As shown in FIG. 7, in one embodiment, obtaining a current first-style image from a first-style image set and a current second-style image from a second-style image set comprises:

step S504A, an original first-style image is obtained from the first-style image set, and an original second-style image is obtained from the second-style image set.

The image directly obtained from the first-style image set is referred to as an "original first-style image", and the image directly obtained from the second-style image set is referred to as an "original second-style image".

Step S504B, respectively performing random disturbance processing on the original first-style image and the original second-style image to obtain an adjusted first-style image and an adjusted second-style image, where the random disturbance processing includes: at least one of translation, scaling, and brightness adjustment.

Wherein the random perturbation process comprises at least one of translation, scaling and brightness adjustment of the image. In order to enable samples in the training data set to have diversity, after the original first style image and the original second style image are obtained, random disturbance processing is respectively carried out on the original first style image and the original second style image. The adjustment of the first style image refers to an image obtained by performing random disturbance processing on the original first style image. The second style image is adjusted by randomly disturbing the original second style image.

In step S504C, the first-style image is adjusted to be the current first-style image, and the second-style image is adjusted to be the current second-style image.

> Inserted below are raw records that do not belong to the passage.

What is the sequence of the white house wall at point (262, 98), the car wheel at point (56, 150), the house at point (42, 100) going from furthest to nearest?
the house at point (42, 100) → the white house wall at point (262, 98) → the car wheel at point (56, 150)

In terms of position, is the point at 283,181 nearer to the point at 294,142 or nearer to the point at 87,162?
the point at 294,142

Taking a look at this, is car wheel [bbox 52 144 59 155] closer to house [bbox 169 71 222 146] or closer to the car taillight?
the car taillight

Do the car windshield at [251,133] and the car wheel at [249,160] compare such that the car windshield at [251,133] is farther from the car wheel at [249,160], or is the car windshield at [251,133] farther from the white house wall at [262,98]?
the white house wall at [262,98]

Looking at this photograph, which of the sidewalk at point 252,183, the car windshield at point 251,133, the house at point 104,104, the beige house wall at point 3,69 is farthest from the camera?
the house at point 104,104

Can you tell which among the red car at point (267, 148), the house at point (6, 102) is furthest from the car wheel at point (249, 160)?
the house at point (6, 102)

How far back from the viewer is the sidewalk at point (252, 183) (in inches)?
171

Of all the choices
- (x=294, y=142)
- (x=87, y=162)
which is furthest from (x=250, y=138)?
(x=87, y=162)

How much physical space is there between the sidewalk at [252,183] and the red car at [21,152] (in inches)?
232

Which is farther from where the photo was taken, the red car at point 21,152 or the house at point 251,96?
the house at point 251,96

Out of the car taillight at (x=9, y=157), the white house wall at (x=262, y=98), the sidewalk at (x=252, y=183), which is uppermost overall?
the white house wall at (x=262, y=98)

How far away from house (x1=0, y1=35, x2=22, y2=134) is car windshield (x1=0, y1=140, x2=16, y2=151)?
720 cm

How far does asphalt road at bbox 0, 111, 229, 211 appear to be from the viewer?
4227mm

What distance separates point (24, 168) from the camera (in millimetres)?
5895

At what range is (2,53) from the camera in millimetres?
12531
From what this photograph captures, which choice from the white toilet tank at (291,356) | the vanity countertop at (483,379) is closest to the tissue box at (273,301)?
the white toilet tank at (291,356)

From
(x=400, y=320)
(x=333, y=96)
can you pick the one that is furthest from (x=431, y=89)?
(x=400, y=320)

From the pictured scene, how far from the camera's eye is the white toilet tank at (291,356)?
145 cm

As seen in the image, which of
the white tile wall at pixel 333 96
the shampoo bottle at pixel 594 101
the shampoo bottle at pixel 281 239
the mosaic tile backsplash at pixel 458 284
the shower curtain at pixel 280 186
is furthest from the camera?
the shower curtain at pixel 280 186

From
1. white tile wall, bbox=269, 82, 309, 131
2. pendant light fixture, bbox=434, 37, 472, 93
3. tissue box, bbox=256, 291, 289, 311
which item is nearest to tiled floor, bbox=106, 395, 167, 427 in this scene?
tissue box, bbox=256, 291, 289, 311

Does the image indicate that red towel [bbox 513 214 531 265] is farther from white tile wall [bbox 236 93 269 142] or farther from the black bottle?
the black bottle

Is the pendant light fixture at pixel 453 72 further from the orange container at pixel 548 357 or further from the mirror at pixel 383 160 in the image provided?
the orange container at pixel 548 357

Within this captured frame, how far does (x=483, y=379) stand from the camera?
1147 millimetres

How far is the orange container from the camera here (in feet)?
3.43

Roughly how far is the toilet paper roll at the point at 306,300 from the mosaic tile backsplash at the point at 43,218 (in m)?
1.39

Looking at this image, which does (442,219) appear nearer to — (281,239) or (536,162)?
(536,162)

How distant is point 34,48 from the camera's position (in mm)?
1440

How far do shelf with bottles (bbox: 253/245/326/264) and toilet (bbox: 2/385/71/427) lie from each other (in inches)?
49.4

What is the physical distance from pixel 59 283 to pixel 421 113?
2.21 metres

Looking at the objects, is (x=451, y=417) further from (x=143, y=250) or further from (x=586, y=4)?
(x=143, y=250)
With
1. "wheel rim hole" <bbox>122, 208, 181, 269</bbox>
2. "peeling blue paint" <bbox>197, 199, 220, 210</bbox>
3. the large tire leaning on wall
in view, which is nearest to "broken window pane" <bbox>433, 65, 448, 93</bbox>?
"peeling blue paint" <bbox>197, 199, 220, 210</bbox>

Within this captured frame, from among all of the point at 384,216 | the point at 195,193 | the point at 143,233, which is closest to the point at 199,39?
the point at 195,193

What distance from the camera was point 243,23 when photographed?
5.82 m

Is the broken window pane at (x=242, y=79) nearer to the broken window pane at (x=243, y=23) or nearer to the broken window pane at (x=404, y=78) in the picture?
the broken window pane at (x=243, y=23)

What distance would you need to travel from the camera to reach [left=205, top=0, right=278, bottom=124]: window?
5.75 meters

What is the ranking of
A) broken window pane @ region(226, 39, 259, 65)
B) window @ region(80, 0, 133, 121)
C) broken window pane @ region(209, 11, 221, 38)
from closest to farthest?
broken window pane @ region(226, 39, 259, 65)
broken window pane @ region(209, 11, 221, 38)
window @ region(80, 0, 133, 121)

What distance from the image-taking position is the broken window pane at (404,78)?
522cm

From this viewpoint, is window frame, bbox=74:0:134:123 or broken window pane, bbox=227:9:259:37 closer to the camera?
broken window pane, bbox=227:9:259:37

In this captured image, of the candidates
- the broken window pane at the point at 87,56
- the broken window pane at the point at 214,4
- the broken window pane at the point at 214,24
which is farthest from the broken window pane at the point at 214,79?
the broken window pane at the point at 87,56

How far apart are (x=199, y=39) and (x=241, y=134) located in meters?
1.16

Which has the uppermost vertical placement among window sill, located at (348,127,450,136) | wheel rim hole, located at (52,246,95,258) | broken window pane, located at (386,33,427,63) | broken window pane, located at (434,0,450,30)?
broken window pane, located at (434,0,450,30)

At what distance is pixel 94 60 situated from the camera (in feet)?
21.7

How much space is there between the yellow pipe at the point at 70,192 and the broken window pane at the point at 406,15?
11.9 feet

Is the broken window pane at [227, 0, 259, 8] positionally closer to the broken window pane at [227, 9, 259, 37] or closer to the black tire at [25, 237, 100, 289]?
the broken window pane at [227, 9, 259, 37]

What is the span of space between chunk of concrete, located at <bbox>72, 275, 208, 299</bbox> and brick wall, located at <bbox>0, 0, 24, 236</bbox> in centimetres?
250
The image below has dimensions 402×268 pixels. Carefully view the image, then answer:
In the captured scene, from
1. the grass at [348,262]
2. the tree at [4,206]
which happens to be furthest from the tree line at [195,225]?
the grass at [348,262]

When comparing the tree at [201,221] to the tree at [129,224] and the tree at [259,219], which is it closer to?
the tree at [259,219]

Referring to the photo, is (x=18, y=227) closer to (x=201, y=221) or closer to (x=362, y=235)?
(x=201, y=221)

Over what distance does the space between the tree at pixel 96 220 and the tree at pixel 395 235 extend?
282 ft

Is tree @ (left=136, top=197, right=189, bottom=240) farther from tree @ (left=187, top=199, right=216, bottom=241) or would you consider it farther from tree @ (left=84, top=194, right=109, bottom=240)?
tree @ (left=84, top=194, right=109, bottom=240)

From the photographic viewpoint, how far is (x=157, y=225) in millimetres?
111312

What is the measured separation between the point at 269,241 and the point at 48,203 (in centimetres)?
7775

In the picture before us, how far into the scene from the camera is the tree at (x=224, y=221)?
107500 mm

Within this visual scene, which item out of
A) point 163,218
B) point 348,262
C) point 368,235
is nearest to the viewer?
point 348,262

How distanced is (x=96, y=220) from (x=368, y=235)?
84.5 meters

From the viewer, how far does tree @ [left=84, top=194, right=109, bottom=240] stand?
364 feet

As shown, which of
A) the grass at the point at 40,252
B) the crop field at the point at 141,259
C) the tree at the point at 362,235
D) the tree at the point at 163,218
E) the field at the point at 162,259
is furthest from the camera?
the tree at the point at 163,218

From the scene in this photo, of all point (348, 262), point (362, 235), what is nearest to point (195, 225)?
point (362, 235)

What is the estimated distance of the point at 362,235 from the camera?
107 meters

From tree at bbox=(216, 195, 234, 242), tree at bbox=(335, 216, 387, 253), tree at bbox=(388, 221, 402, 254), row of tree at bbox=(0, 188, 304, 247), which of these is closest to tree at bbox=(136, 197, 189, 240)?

And taking the adjusted first style image obtained through random disturbance processing as a current first style image, and taking the adjusted second style image as a current second style image. Namely, the first style image is adjusted to be input into the forward face image conversion model, and the second style image is adjusted to be input into the reverse face image conversion model.

In one embodiment, after acquiring the current image to be processed, the current image to be processed includes a face, the method further includes: identifying the face in the current image to be processed to obtain face characteristic points; and extracting a face image from the current image to be processed according to the face characteristic point, and taking the extracted face image as the current image to be processed.

The face can be recognized by adopting a face recognition model, and the face recognition model can be obtained by adopting convolutional neural network model training. The facial feature points include feature points representing the outline and five sense organs of the face. Therefore, the face image can be extracted from the current image to be processed according to the face feature points, and the extracted face image is used as the current image to be processed, namely the extracted face image is used as the input of the target face image conversion model.

In one embodiment, extracting a face image from a current image to be processed according to the face feature points comprises: determining the positions of two eyes according to the eye feature points in the face feature points; when the positions of the two eyes are not on the same horizontal line, rotating the current image to be processed to enable the positions of the two eyes to be on the same horizontal line to obtain an intermediate image; determining a clipping frame corresponding to the face image according to the face feature points in the intermediate image; a face image is extracted from the intermediate image according to the cropping frame.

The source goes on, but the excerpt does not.